Sorry for the loss. How about egg crate mesh found in Home Depot?

Bought 4 in addition to my one Big nemo a couple of days ago. Ask for George from Burlington. He breeds clownfish of different kinds. All my clownfish are getting along well.


----------



## kamal (Apr 21, 2009)

BaRoK said:


> Sorry for the loss. How about egg crate mesh found in Home Depot?
> 
> Bought 4 in addition to my one Big nemo a couple of days ago. Ask for George from Burlington. He breeds clownfish of different kinds. All my clownfish are getting along well.

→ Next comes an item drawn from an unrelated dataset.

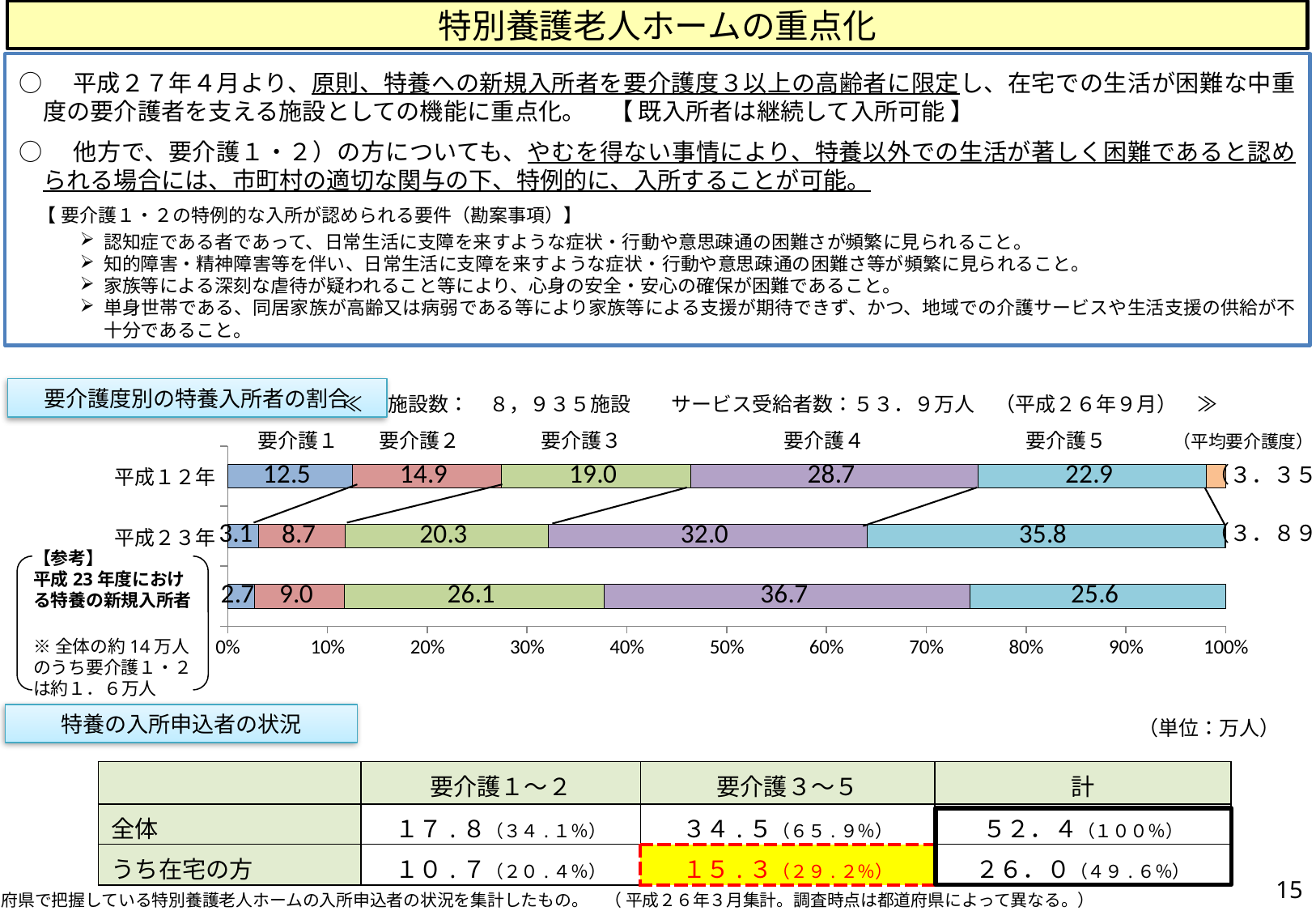
In the stacked bar chart 要介護度別の特養入所者の割合, what is the value for 要介護4 in the 平成12年 bar? 28.7 In the stacked bar chart 要介護度別の特養入所者の割合, what is the difference between the 要介護5 values for 平成23年 and 平成12年? 12.9 In the stacked bar chart 要介護度別の特養入所者の割合, what is the 平均要介護度 shown for 平成23年? 3.89 In the stacked bar chart 要介護度別の特養入所者の割合, which is larger: 要介護4 in 平成23年 or 要介護4 in the bottom bar (新規入所者)? 要介護4 in the bottom bar (新規入所者), 36.7 In the stacked bar chart 要介護度別の特養入所者の割合, what is the value for 要介護3 in the bottom bar (平成23年度における特養の新規入所者)? 26.1 In the stacked bar chart 要介護度別の特養入所者の割合, how many care-level series are labelled above the chart? 5 In the stacked bar chart 要介護度別の特養入所者の割合, which care level has the smallest segment in the 平成12年 bar? 要介護1 In the stacked bar chart 要介護度別の特養入所者の割合, what is the value for 要介護1 in the 平成23年 bar? 3.1 In the stacked bar chart 要介護度別の特養入所者の割合, how many bars are plotted? 3 In the stacked bar chart 要介護度別の特養入所者の割合, which care level has the largest segment in the 平成23年 bar? 要介護5 In the stacked bar chart 要介護度別の特養入所者の割合, what is the value for 要介護5 in the 平成23年 bar? 35.8 What kind of chart is 要介護度別の特養入所者の割合? Stacked horizontal bar chart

I think its time for the egg crate 

If anyone would like to get rid of a clown let me know


----------



## altcharacter (Jan 10, 2011)

Clowns just don't jump out of tanks usually. Or atleast the ones I have never do. The only time they jump out is if someone else is biting them or bullying them.

Is there another type of fish that could be pushing them out?
Damsel? Another type of clown?

Sorry to hear either way but hawkfish and wrasse's have been known to jump but I haven't heard of clowns doing this.


----------



## kamal (Apr 21, 2009)

I have a 41g tank with just two (now one) clowns. Both were purchased togther and have been living very happily for quite a while. I have never seen them chase each other. I am no expert so who knows.


----------



## rickcasa (Dec 7, 2011)

Here's a question for all eurobraced tanks owners. I've always wondered if you experience less carpet surfing than standard open rim owners. Does that extra 3-4 inches provide enough of a guard to contain would be fish jerkies? I imagine fish when startled jump just around the perimeter of a tank as they suddenly realize they've run out of swimming room. If that's the case, then a sheet of acrylic with the middle cut out would be a neat solution.


----------



## J_T (Mar 25, 2011)

Not all rimless tanks have that much extra room! My water is less than an inch below the edge! 

I am building a hood around it though. So, any would be leap of faith jumps will result in a crack to the skull, and back into the tank! Lol

Posted with my Xperia, using Tapatalk 2


----------



## Chromey (Sep 25, 2010)

I have 2 clowns... Young, But paired... Need a new home,.


----------



## PACMAN (Mar 4, 2010)

I have 2 clowns and I was just rescaping due to the addition of a nice marco rock. the bastards wont leave my hand alone. They keep biting me and biting me.


----------